*Aim*.
Rewrite all of the data below as a numbered list, one line per item, with blank lines omitted and the pictures left out.
::: Extracted information :::
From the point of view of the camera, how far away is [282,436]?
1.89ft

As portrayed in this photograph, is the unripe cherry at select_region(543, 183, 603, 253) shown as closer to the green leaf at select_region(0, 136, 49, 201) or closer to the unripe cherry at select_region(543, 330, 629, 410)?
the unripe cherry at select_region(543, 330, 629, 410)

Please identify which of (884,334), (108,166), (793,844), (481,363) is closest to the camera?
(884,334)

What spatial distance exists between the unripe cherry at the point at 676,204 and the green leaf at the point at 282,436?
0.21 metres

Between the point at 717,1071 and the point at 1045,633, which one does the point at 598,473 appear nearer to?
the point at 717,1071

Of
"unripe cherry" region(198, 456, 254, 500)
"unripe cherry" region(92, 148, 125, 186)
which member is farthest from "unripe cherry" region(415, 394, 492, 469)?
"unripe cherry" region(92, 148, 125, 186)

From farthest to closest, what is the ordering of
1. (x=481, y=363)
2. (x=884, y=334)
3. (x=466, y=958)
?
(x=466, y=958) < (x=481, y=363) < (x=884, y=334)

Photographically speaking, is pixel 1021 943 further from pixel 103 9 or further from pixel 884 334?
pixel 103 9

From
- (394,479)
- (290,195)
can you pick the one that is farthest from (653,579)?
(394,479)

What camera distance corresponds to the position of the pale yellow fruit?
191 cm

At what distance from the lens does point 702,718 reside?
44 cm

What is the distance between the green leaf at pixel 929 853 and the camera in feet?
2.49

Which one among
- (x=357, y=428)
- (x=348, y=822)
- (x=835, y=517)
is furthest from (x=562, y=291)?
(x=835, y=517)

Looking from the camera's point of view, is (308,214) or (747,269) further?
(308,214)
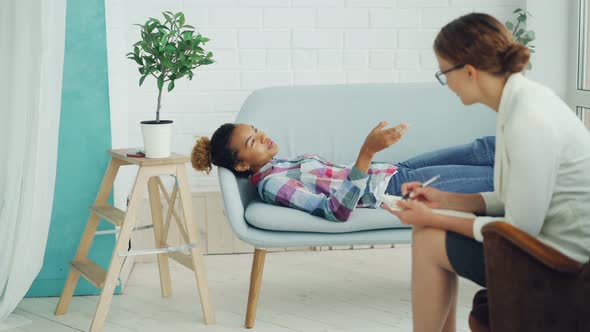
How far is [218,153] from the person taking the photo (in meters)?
3.03

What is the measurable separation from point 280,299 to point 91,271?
0.75 meters

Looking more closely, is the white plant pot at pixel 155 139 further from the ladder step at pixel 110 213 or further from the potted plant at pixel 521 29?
the potted plant at pixel 521 29

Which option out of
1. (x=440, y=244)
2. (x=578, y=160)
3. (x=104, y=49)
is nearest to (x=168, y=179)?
(x=104, y=49)

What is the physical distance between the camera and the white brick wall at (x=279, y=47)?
377 centimetres

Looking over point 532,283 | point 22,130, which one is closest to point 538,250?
point 532,283

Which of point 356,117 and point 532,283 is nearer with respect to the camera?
point 532,283

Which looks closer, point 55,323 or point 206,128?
point 55,323

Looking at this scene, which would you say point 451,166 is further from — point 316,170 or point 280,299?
point 280,299

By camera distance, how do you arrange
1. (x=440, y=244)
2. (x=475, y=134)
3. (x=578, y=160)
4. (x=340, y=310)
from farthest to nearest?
(x=475, y=134) → (x=340, y=310) → (x=440, y=244) → (x=578, y=160)

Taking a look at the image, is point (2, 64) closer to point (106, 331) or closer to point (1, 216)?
point (1, 216)

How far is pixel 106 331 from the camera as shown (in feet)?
9.38

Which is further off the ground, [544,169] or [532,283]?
[544,169]

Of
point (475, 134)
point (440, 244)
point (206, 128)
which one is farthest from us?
point (206, 128)

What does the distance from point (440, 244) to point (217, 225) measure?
2.11 meters
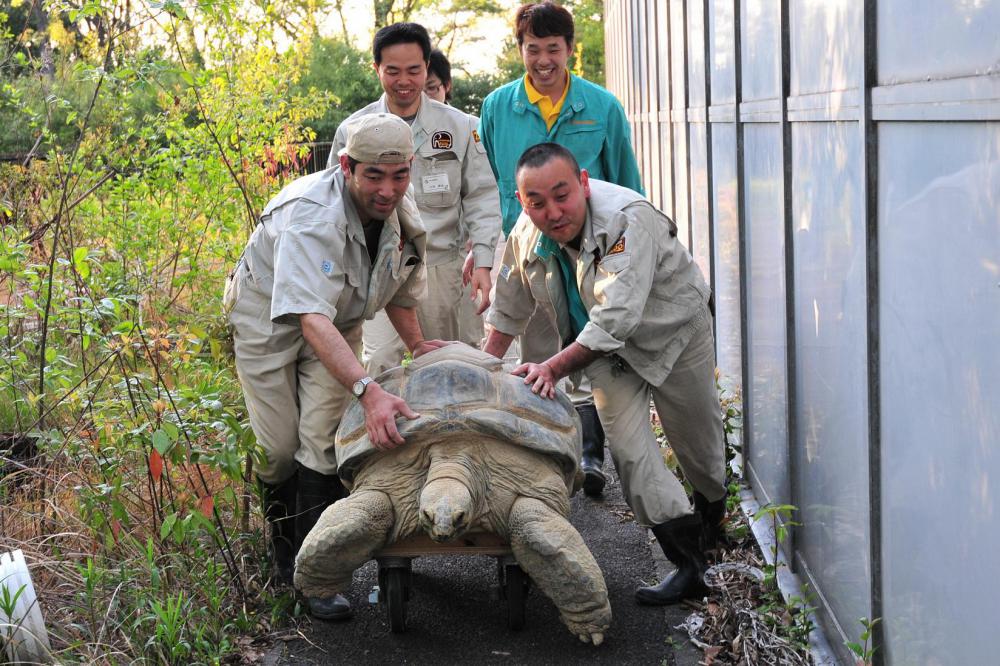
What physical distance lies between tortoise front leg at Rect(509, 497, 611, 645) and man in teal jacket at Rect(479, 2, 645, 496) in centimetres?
:::
*Completed task*.
1. From the point of view of the camera, how far away is [282,436]?
2. 1.89ft
3. As portrayed in this photograph, is the unripe cherry at select_region(543, 183, 603, 253) shown as closer to the green leaf at select_region(0, 136, 49, 201) or closer to the unripe cherry at select_region(543, 330, 629, 410)?
4. the unripe cherry at select_region(543, 330, 629, 410)
5. Please identify which of (884,334), (108,166), (793,844), (481,363) is closest to the camera?
6. (884,334)
7. What spatial distance exists between the unripe cherry at the point at 676,204 and the green leaf at the point at 282,436?
8. 0.21 metres
9. Between the point at 717,1071 and the point at 1045,633, which one does the point at 598,473 appear nearer to?
10. the point at 717,1071
11. Of
12. "unripe cherry" region(198, 456, 254, 500)
13. "unripe cherry" region(92, 148, 125, 186)
14. which member is farthest from "unripe cherry" region(415, 394, 492, 469)?
15. "unripe cherry" region(92, 148, 125, 186)
16. From farthest to closest, what is the ordering of
17. 1. (x=481, y=363)
18. 2. (x=884, y=334)
19. 3. (x=466, y=958)
20. ?
21. (x=466, y=958) < (x=481, y=363) < (x=884, y=334)
22. Photographically speaking, is pixel 1021 943 further from pixel 103 9 or further from pixel 884 334?
23. pixel 103 9
24. From
25. - (394,479)
26. - (290,195)
27. can you pick the one that is farthest from (653,579)?
28. (394,479)
29. What camera distance corresponds to the position of the pale yellow fruit?
30. 191 cm
31. At what distance from the lens does point 702,718 reside?
32. 44 cm
33. What is the distance between the green leaf at pixel 929 853 and the camera in feet?
34. 2.49
35. Which one among
36. - (x=357, y=428)
37. - (x=348, y=822)
38. - (x=835, y=517)
39. is furthest from (x=562, y=291)?
40. (x=835, y=517)
41. Looking from the camera's point of view, is (308,214) or (747,269) further?
42. (308,214)
43. How far is [218,153] from the person taking the photo (in meters)?
44. 3.03
45. What is the measurable separation from point 280,299 to point 91,271?
46. 0.75 meters
47. Looking more closely, is the white plant pot at pixel 155 139 further from the ladder step at pixel 110 213 or further from the potted plant at pixel 521 29?
48. the potted plant at pixel 521 29
49. Which option out of
50. 1. (x=440, y=244)
51. 2. (x=578, y=160)
52. 3. (x=104, y=49)
53. is nearest to (x=168, y=179)?
54. (x=104, y=49)
55. What is the physical distance between the camera and the white brick wall at (x=279, y=47)?
56. 377 centimetres
57. Looking over point 532,283 | point 22,130, which one is closest to point 538,250?
58. point 532,283
59. Which of point 356,117 and point 532,283 is nearer with respect to the camera?
60. point 532,283
61. Which looks closer, point 55,323 or point 206,128?
62. point 55,323
63. Looking at this scene, which would you say point 451,166 is further from — point 316,170 or point 280,299?
64. point 280,299
65. By camera distance, how do you arrange
66. 1. (x=440, y=244)
67. 2. (x=475, y=134)
68. 3. (x=578, y=160)
69. 4. (x=340, y=310)
70. from farthest to nearest?
71. (x=475, y=134) → (x=340, y=310) → (x=440, y=244) → (x=578, y=160)
72. Taking a look at the image, is point (2, 64) closer to point (106, 331) or closer to point (1, 216)?
73. point (1, 216)
74. How far is pixel 106 331 from the camera as shown (in feet)?
75. 9.38
76. Which is further off the ground, [544,169] or [532,283]?
77. [544,169]
78. Of
79. point (475, 134)
80. point (440, 244)
81. point (206, 128)
82. which one is farthest from us?
83. point (206, 128)
84. What does the distance from point (440, 244) to point (217, 225) measure?
85. 2.11 meters
86. What physical distance lies between tortoise front leg at Rect(509, 497, 611, 645) and man in teal jacket at Rect(479, 2, 645, 496) in centimetres?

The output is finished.